Develop a Modern Azure Data Platform: Design, build, and optimize end-to-end data solutions with Azure Data Factory, Azure Data Lake Storage, Databricks, and Azure Synapse Analytics.
Create Data Pipelines: Conceptualize and manage scalable ETL/ELT processes in PySpark and Spark, focusing on data quality and reliability.
Real-Time Data Capture: Implement pipelines that capture source system changes in real time, handling Slowly Changing Dimensions to maintain accurate historical data.
Integrate New Technologies: Stay updated on the latest trends in Cloud Data Engineering, Big Data, and Analytics, integrating relevant tools for better performance, cost-efficiency, and scalability.
Efficient Reporting with Power BI: Collaborate with BI teams to optimally structure large data models and develop impactful dashboards.
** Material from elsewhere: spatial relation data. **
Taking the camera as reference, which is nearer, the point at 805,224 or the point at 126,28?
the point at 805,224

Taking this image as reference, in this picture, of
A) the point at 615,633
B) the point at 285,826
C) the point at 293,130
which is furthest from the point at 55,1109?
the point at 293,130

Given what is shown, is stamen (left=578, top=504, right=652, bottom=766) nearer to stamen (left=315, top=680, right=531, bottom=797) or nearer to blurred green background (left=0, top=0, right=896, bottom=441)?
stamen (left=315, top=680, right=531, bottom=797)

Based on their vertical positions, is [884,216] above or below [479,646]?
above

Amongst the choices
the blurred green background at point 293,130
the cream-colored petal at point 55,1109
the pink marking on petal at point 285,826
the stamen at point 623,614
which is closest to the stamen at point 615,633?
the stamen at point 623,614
Data Governance and Compliance: Ensure compliance with data protection regulations and internal security policies, establishing best practices for metadata management, data lineage, and access controls.
What You Bring:
Azure Expertise: Several years of practical experience with Azure Data Factory, Azure Data Lake Storage, Databricks, and Azure Synapse Analytics.
PySpark and Spark: Comprehensive knowledge in developing distributed, high-performance data processing solutions.
ETL Processes: Deep understanding of ETL/ELT concepts and SCD/CDC methods.
SQL Skills: Proficient in complex SQL queries and their optimization.
Data Formats: Practical experience with Parquet or Avro.
Power BI: Experience working with large data models and creating Power BI visualizations.
Analytical Skills: Detail-oriented, solution-focused mindset with strong problem-solving abilities.
Language Skills: Fluency in English is required; knowledge of German is an advantage.